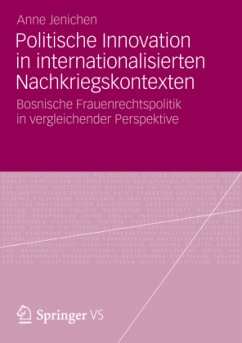 Politische Innovation in internationalisierten Nachkriegskontexten - Jenichen, Anne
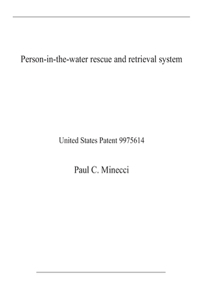 Person-in-the-water rescue and retrieval system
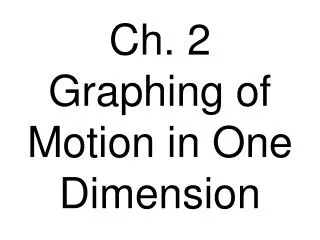 Ch. 2 Graphing of Motion in One Dimension
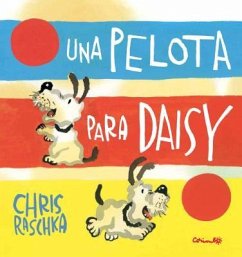 Una Pelota Para Daisy = A Ball for Daisy - Raschka, Chris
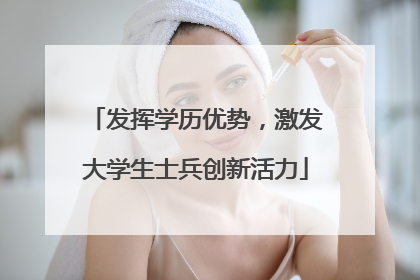 发挥学历优势，激发大学生士兵创新活力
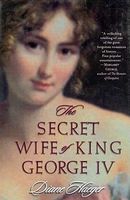 The Secret Wife of George IV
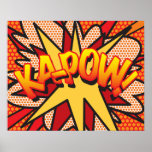 Comic Book Pop Art KA-POW Poster<br><div class="desc">A cool,  trendy and fun design that puts the wham,  zap,  pow into your home,  office and life. A great gift for you,  your friends or your family. Designed by ComicBookPop© at www.zazzle.com/comicbookpop*</div>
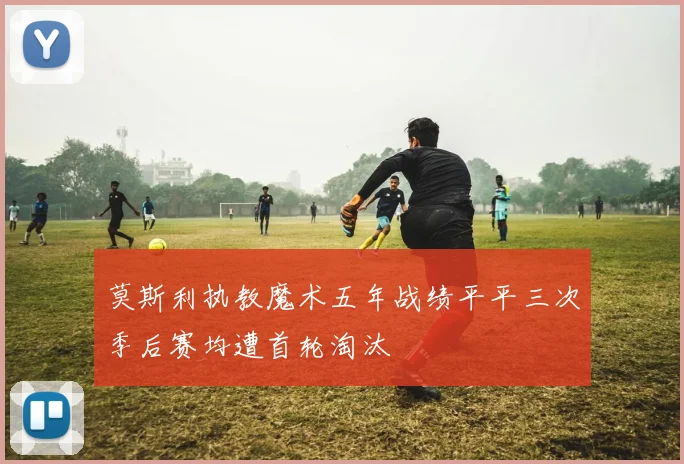 莫斯利执教魔术五年战绩平平三次季后赛均遭首轮淘汰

::::::

Work to complete:
All lines from the beginning of the material through the line that holds "发挥学历优势，激发大学生士兵创新活力", both included, should be returned exactly; please omit any pictures and add no other lines.

Answer to this exercise:
 Politische Innovation in internationalisierten Nachkriegskontexten - Jenichen, Anne
 Person-in-the-water rescue and retrieval system
 Ch. 2 Graphing of Motion in One Dimension
 Una Pelota Para Daisy = A Ball for Daisy - Raschka, Chris
 发挥学历优势，激发大学生士兵创新活力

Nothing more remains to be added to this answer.